I have two XML files (XSD) which are generated by some tool.
The tool doesn't preserve the order of elements so although the content is equal comparing it as text will result as the files are different.
Is there some tool that can sort the elements before comparing and will enable text comparison of the documents?
Of course the sorting needs to be done recursively.
Data example:
File A:
<xml>
<A/>
<B/>
</xml>
File B:
<xml>
<B/>
<A/>
</xml>
I had a similar problem and I eventually found: http://superuser.com/questions/79920/how-can-i-diff-two-xml-files
That post suggests doing a canonical XML sort then doing a diff. The following should work for you if you are on Linux, Mac, or if you have Windows with something like Cygwin installed:
$ xmllint --c14n FileA.xml > 1.xml
$ xmllint --c14n FileB.xml > 2.xml
$ diff 1.xml 2.xml
Have a look at Using XSLT to Assist Regression Testing that describe a solution using xslt
The XML samples are fundamentally different. Even though the content and the hierarchy may be identical the relationships between peers is different. When XML is parsed it is parsed into a structure called a DOM where relationships between units is very important. If you want to discount the nature of relationships between peer entities then you will likely need custom software. I recommend finding some simple open-source XML aware diff tool and adding the additional requirements that you need.

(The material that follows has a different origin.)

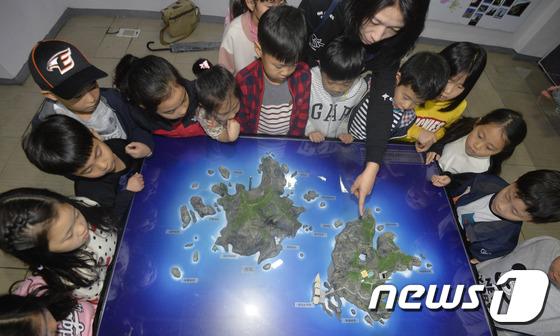 독도 모형 전시관을 찾은 초등학교 학생들이 선생님에게 독도에 관한 설명을 듣는 모습. (뉴스1DB) © News1 주기철 기자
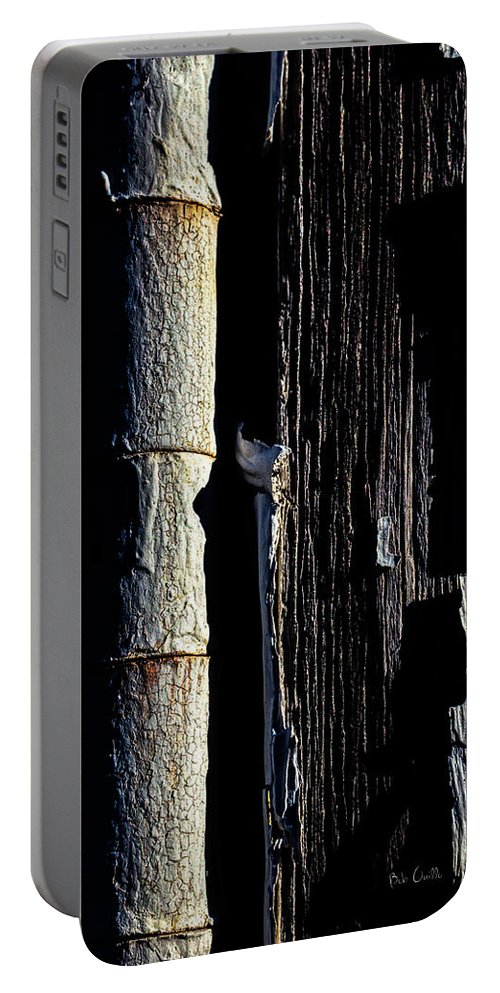 Abstract Portable Battery Charger featuring the photograph White Hinge On The Old Red Barn by Bob Orsillo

I wrote one at http://prettydiff.com/ but I suggest you look around to see what is available before making a decision, because editing somebody else's algorithms may require a bit of heavy lifting.
You can use the perl module DifferenceMarkup http://metacpan.org/pod/XML::DifferenceMarkup or the xmldiff pecl.php.net/xmldiff extension in PHP. Both will produce a human readable XML diff document.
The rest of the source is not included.